Thu 06 Jun, 2024

Directors of new prison documentary ‘Daughters’ visit National Prison Radio

Community activist Angela Patton and co-director Natalie Rae recently visited HMP Brixton to be interviewed by former prisoner and National Prison Radio presenter, Hilary Ineomo-Marcus for their new feature documentary, that follows a group of inmates in a US prison and their daughters who prepare for a special Daddy Daughter Dance as part of a unique fatherhood programme.

Daughters recently made its world premiere at the 2024 Sundance Film Festival and took home two awards: Festival Favorite and Audience Choice: U.S. Documentary Competition.

Eight years in the making, the documentary follows four young girls and their imprisoned fathers preparing for a daddy-daughter dance. The dance marked the conclusion of their 12-week Date with Dad fatherhood programme in a Washington D.C. jail which Angela developed.

Angela Patton has dedicated her life to empowering black girls. She is the CEO of the organisation ‘Girls For A Change‘; their mission is ‘Prepare Black girls for the world and the world for Black girls‘.

Date with Dad was created by young girls who were part of the social change programme in Girls For A Change.

Angela told Hilary: “this programme give girls an opportunity to think about issues in their community, what they can do to tackle them and create their own solutions on their own terms.

And this particular group of girls really wanted to change the narrative of black fathers and how they showed up, why they didn’t, and also figure out creative ways to close the gap.

And so they did come up with something that we all are really familiar with, which are father-daughter dances.

The father-daughter bond is at the forefront of the documentary. It highlights the importance of family relationships as an integral part of rehabilitation and accountability of behaviour.

The girls taking part in the dance express multiple emotions; excitement, hesitancy, uncertainty, especially as some girls had been apart from their fathers for so long, that they had no memories of them. For most, this dance would have been the only chance to have physical contact with their fathers for years.

Natalie told Hilary: “The families that had been disconnected for quite a long time were really nervous. Am I gonna recognise? Is this going to feel the same? And a lot of the fathers were expressing that their girls might be kind of too nervous and is that moment going to be too awkward?

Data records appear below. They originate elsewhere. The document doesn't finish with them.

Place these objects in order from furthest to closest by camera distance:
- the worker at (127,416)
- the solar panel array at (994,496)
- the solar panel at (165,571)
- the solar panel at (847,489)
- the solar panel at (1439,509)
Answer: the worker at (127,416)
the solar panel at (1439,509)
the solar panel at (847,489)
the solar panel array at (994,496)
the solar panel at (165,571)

However, once the dance had started, “everything was about love and connection and everything was right back to feeling that right away and that was so powerful“.

Hilary asked Angela and Natalie: “What is the room like after the girls leave? What is the emotion that the men feel watching their daughters leave and not knowing when next they’ll be able to hold them and hug them?

Regret” Angela replies, but she says that in every dance she’s witnessed, there is always one father who steps into the circle and encourages them to keep moving forward for the better.

However, Date with Dad is not just about a dance. The men involved go through weeks of counselling before and after the event where they share some very vulnerable information about themselves and their past for the very first time, despite knowing the sort of environment that they’re in and whilst sitting next to another man who’s eventually going to see them on a wing again.

Angela says over those weeks, the men build a ‘brotherhood’ together, and become very supportive of one another.

The documentary also touches on relationships after release from prison and how it is not always easy to rebuild those relationships that have been affected by their fathers being inside. Issues such as struggling to trust their dad again to not go back to prison, and anger at how this has affected them are common feelings the girls experience.

Hilary told Angela and Natalie that the documentary was one of the most impactful documentaries he had seen and “the amazing characters that told their stories and [who] were willing to be so vulnerable in front of a camera was really, really touching and it made me reflect as a father myself on my relationship with my daughters“.

Daughters is out in select UK cinemas on 9th August and on Netflix on 14th August.

The interview will be broadcast on NPR Talk later on this year.